# Review: Prometeus 512MB KVM (KVM5) (12 Month Review)



## Jack (Jun 26, 2013)

_*Introduction*_

 

Back in June 2012 They did an offer on LET for *60/70/80/90% OFF*  so I couldn't refuse but to purchase one.

 

 



 

512MB RAM

25GB Disk

2 TB of Bandwidth

1 IPv4/6 Address.

 

_*Support & Communication*_

 

My server took 34 minutes to get setup, Contacted support to see if I could get proxmox mounted as an ISO and this was done in around 15 minutes. I email Sal every now and then and he usually responds within an hour with anything service/non service related so I can't see an issue with them being 'Silent' when there could be an issue.

 

_*Hardware Information*_

 

Can't seem to find details on what the hardware is but I'd imagine it would be pretty new as the OVZ plan I had was on an E3.

 




> [email protected]:~# cat /proc/cpuinfo
> 
> processor : 0
> 
> ...



 

 

_Meminfo Results_

 




> [email protected]:~# cat /proc/meminfo
> 
> MemTotal:        1014232 kB
> 
> ...



 

_Inode Allocation:_

 




> [email protected]:~# df -i
> 
> Filesystem            Inodes   IUsed   IFree IUse% Mounted on
> 
> ...



 

_vmstat:_




> [email protected]:~# vmstat
> 
> procs -----------memory---------- ---swap-- -----io---- -system-- ----cpu----
> 
> ...



 

 

***The Network***

 

Probably one of the most stablest network I have used, never had reports of packetloss on it.

 

_Cachefly test_




> [email protected]:~# wget -O /dev/null http://cachefly.cachefly.net/100mb.test
> 
> --2013-06-26 13:02:27--  http://cachefly.cachefly.net/100mb.test
> 
> ...



 

 

_Few Speedtest CLI's_

 




> Hosted by Aruba S.p.A. (Arezzo) [96.93 km]: 158.946 ms
> 
> Testing download speed........................................
> 
> ...



 

 




> Hosted by H3G (Rome) [98.69 km]: 207.98 ms
> 
> Testing download speed........................................
> 
> ...



 

Overall pretty decent, Latency is good too.

 

_Benchmark Tests_

 

_Good Ol' DD_




> [email protected]:~# dd if=/dev/zero of=test bs=64k count=16k conv=fdatasync; rm test
> 
> 16384+0 records in
> 
> ...



 

 

_IOPing_




> [email protected]:~# ioping -c 10 .
> 
> 4096 bytes from . (ext3 /dev/disk/by-uuid/9b14ea10-b8d3-47e4-b494-694e05b80176): request=1 time=0.2 ms
> 
> ...



 

 

*UnixBench*




> #    #  #    #  #  #    #          #####   ######  #    #   ####   #    #
> 
> #    #  ##   #  #   #  #           #    #  #       ##   #  #    #  #    #
> 
> ...



_*Will update UnixBench when completed..*_


 

*Conclusion_*

 

Well I'd say Prometeus is one of the most reliable VPS provider I have used, haven't had a single outage in 354 days, network nor hardware issues in the past year.

 

My server has performed well over than the expected for pricing.

 

I believe the service is *EXCELLENT* value for money. 

 

*Keep up the good work*

 

_**Copied Layout from a LEB review that @Liam wrote!**_


----------



## Jack (Jun 26, 2013)

Added UNIX Bench.


----------



## drmike (Jun 26, 2013)

Prometeus is the real deal.  Great service and the numbers spell that out.

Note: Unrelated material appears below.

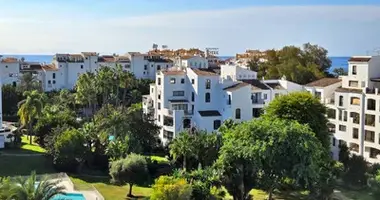 Mieszkanie 2 pokoi w Marbella, Hiszpania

Yes, I am a happy customer also


----------



## maounique (Jun 30, 2013)

Thank you


----------



## Amitz (Jun 30, 2013)

Prometeus is the best - may I repeat? - THE BEST long-term VPS provider of all that I have ever used for my projects. Their website is crappy, but their service is the bomb! I <3 Prometeus!


----------